Said Brooks, “We wanted to know, if we remove a major DNA damage sensor, what does that do to kidney disease?”

DNA Damage Increases

First, the researchers showed ATR is activated and DNA damage is high in tissue biopsies collected from patients with chronic fibrotic kidney disease, and in kidney organoids derived from human stem cells. Then, after deleting ATR and inducing injury, they showed DNA damage increased in the models.

“In every model we tested, the kidney injury was substantially worse, especially in the repair phase.” Brooks said. The cells arrested in the G2/M phase of the cell cycle. They became senescent and began secreting profibrotic factors before dying off. Since the kidney normally has a high reparative capacity, the findings suggest ATR may underlie this important ability.

Monitoring Combination Therapy

One of the models in the study used cisplatin, a common chemotherapeutic, to induce kidney injury in mice. “One of cisplatin’s limiting factors is it causes kidney toxicity,” Brooks said. “The kidney has specific protein transporters that uptake cisplatin into cells, so the drug’s concentration in sensitive proximal tubule cells is much higher than in other tissues.”

Currently, there are ongoing clinical trials testing ATR inhibitors – many of which are to be used in combination with cisplatin to shrink tumors. Said Brooks, “Combination therapies are very effective at shrinking tumors; however, we need more data to determine if there is potential for increased kidney toxicity with these therapies.”

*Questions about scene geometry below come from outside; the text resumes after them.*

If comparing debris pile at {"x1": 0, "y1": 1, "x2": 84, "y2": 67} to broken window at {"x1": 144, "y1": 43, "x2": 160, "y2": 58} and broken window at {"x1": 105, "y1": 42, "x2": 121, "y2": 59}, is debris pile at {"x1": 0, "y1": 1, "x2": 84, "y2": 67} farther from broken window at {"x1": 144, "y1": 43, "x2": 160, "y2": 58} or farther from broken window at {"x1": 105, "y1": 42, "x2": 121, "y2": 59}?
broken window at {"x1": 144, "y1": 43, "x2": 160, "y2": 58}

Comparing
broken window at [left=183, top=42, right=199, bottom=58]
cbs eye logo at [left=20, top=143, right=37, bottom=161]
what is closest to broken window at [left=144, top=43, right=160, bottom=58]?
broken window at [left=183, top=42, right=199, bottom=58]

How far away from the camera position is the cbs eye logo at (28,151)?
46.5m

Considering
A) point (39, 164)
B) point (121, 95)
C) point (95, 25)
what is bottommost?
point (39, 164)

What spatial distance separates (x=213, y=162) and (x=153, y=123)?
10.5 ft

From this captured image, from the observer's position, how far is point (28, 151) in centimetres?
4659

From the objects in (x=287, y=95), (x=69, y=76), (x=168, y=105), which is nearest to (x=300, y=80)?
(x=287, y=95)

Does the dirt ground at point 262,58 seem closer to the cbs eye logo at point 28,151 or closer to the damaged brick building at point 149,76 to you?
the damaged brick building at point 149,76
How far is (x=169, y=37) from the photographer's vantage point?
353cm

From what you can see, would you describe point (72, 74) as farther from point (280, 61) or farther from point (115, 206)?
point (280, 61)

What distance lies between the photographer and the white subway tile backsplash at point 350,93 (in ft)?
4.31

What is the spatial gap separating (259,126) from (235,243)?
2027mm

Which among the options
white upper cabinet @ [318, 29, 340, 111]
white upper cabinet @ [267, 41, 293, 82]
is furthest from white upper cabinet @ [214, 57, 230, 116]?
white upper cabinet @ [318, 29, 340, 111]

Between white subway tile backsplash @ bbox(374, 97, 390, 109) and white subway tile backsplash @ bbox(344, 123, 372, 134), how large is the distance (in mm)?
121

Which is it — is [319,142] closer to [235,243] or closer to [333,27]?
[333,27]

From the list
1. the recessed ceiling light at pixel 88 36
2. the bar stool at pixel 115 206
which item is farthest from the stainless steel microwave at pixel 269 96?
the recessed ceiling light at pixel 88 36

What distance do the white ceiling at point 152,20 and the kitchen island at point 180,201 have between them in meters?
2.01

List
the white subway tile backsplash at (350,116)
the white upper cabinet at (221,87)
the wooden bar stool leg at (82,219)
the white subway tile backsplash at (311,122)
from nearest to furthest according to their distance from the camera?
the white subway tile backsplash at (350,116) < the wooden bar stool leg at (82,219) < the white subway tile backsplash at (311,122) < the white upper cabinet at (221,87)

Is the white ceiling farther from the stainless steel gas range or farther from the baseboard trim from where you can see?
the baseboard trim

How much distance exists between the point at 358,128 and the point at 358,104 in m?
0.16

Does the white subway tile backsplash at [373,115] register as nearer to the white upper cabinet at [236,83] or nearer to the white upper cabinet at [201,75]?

Brooks suggests increased monitoring for kidney injury for ATR inhibitors, particularly when used in combination with other drugs known to cause kidney toxicity.

About the Expert

Craig R. Brooks, Ph.D.

Craig Brooks, Ph.D., is an assistant professor of medicine in the Division of Nephrology and Hypertension at Vanderbilt University Medical Center. His research focuses on understanding the mechanisms of injury, death and survival and subsequent regeneration among proximal tubule epithelial cells to identify therapeutic targets for acute kidney injury.